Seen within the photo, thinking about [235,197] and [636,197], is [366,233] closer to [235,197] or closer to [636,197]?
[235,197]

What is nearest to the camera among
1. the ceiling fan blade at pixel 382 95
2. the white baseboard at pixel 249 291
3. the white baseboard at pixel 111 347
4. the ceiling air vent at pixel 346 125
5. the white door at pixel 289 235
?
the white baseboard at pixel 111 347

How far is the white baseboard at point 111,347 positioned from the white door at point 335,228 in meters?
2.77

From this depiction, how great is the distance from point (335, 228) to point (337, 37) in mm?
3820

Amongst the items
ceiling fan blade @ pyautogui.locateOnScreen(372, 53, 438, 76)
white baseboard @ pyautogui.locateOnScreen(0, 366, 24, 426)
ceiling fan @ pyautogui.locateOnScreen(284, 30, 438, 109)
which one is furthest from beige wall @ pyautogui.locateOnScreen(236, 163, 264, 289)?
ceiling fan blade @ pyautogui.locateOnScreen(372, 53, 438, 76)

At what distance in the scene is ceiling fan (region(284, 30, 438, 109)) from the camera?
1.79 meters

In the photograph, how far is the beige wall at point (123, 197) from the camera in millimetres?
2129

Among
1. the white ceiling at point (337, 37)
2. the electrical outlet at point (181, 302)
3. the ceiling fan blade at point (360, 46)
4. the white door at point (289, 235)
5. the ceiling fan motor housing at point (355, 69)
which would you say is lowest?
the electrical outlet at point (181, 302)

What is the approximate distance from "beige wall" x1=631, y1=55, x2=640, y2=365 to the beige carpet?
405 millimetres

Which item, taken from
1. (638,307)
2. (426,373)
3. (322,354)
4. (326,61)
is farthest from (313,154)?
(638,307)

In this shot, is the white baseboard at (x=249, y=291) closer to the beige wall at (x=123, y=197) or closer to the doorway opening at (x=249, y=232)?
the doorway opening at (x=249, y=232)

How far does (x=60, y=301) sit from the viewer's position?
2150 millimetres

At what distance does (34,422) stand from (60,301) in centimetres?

··········

Render each line of the rows above as its own string in a single JSON list, skipping any blank lines.

[
  "Seen within the photo, thinking about [235,197] and [636,197], is [366,233] closer to [235,197] or closer to [636,197]?",
  "[235,197]",
  "What is nearest to the camera among",
  "1. the ceiling fan blade at pixel 382 95",
  "2. the white baseboard at pixel 249 291",
  "3. the white baseboard at pixel 111 347",
  "4. the ceiling air vent at pixel 346 125",
  "5. the white door at pixel 289 235",
  "?",
  "the white baseboard at pixel 111 347",
  "How far is the white baseboard at point 111,347 positioned from the white door at point 335,228 in meters?",
  "2.77",
  "From this depiction, how great is the distance from point (335, 228) to point (337, 37) in mm?",
  "3820",
  "Amongst the items",
  "ceiling fan blade @ pyautogui.locateOnScreen(372, 53, 438, 76)",
  "white baseboard @ pyautogui.locateOnScreen(0, 366, 24, 426)",
  "ceiling fan @ pyautogui.locateOnScreen(284, 30, 438, 109)",
  "which one is furthest from beige wall @ pyautogui.locateOnScreen(236, 163, 264, 289)?",
  "ceiling fan blade @ pyautogui.locateOnScreen(372, 53, 438, 76)",
  "At what distance in the scene is ceiling fan (region(284, 30, 438, 109)) from the camera?",
  "1.79 meters",
  "In the photograph, how far is the beige wall at point (123, 197) from the camera in millimetres?",
  "2129",
  "Among",
  "1. the white ceiling at point (337, 37)",
  "2. the electrical outlet at point (181, 302)",
  "3. the ceiling fan blade at point (360, 46)",
  "4. the white door at point (289, 235)",
  "5. the ceiling fan motor housing at point (355, 69)",
  "which would you say is lowest?",
  "the electrical outlet at point (181, 302)",
  "What is the approximate distance from \"beige wall\" x1=631, y1=55, x2=640, y2=365 to the beige carpet?",
  "405 millimetres",
  "Which item, taken from",
  "1. (638,307)",
  "2. (426,373)",
  "3. (322,354)",
  "4. (326,61)",
  "is farthest from (313,154)?",
  "(638,307)",
  "In this shot, is the white baseboard at (x=249, y=291) closer to the beige wall at (x=123, y=197) or closer to the doorway opening at (x=249, y=232)?",
  "the doorway opening at (x=249, y=232)",
  "How far does (x=60, y=301) sit from the viewer's position?",
  "2150 millimetres",
  "At what distance does (34,422) stand from (60,301) in centimetres?"
]